> _Given task_: Change every "closest" in the listing below to "nearest" and leave the rest of the lines unchanged.

## Start Information shown

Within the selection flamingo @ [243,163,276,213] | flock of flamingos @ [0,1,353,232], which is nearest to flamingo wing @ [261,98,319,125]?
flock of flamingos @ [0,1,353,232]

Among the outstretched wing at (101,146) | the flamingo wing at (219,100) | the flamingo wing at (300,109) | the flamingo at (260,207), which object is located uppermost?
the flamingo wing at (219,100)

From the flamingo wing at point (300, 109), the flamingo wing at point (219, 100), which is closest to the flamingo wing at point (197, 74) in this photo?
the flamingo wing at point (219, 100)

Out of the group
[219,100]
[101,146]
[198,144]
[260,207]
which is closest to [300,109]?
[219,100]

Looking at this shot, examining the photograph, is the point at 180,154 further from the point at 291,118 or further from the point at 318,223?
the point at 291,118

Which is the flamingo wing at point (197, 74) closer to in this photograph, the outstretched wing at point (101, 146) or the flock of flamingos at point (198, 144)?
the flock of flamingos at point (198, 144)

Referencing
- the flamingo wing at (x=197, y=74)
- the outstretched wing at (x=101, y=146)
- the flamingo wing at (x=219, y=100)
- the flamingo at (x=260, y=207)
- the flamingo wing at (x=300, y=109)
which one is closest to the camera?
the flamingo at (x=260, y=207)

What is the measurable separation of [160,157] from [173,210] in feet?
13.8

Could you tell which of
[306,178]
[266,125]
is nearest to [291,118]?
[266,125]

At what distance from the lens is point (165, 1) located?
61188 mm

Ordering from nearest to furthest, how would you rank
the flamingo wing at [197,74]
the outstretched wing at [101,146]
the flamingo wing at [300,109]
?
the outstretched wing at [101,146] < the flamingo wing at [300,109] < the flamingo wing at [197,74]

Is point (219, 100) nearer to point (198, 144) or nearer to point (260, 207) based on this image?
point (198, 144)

## End Information shown

> _Exercise answer_:
Within the selection flamingo @ [243,163,276,213] | flock of flamingos @ [0,1,353,232], which is nearest to flamingo wing @ [261,98,319,125]?
flock of flamingos @ [0,1,353,232]

Among the outstretched wing at (101,146) | the flamingo wing at (219,100) | the flamingo wing at (300,109) | the flamingo at (260,207), which object is located uppermost?
the flamingo wing at (219,100)

From the flamingo wing at point (300, 109), the flamingo wing at point (219, 100), which is nearest to the flamingo wing at point (197, 74) in this photo?
the flamingo wing at point (219, 100)

Out of the group
[219,100]
[101,146]
[198,144]
[260,207]
which is nearest to [300,109]?
[219,100]

Looking at this shot, examining the photograph, is the point at 180,154 further from the point at 291,118 or further from the point at 318,223?
the point at 291,118

Which is the flamingo wing at point (197, 74) closer to in this photograph, the outstretched wing at point (101, 146) or the flock of flamingos at point (198, 144)?
the flock of flamingos at point (198, 144)

Referencing
- the flamingo wing at (x=197, y=74)
- the outstretched wing at (x=101, y=146)
- the flamingo wing at (x=219, y=100)
- the flamingo at (x=260, y=207)
- the flamingo wing at (x=300, y=109)
which one is nearest to the camera?
the flamingo at (x=260, y=207)

What is the measurable separation of [160,157] from [173,210] in feet?
13.8

Could you tell which of
[306,178]
[266,125]
is nearest to [291,118]?
[266,125]

At what distance from the lens is point (165, 1) located?
61188 mm

Ordering from nearest to furthest, how would you rank
the flamingo wing at [197,74]
the outstretched wing at [101,146]
the flamingo wing at [300,109]
?
the outstretched wing at [101,146] < the flamingo wing at [300,109] < the flamingo wing at [197,74]

Is point (219, 100) nearer to point (198, 144) or nearer to point (260, 207) based on this image?
point (198, 144)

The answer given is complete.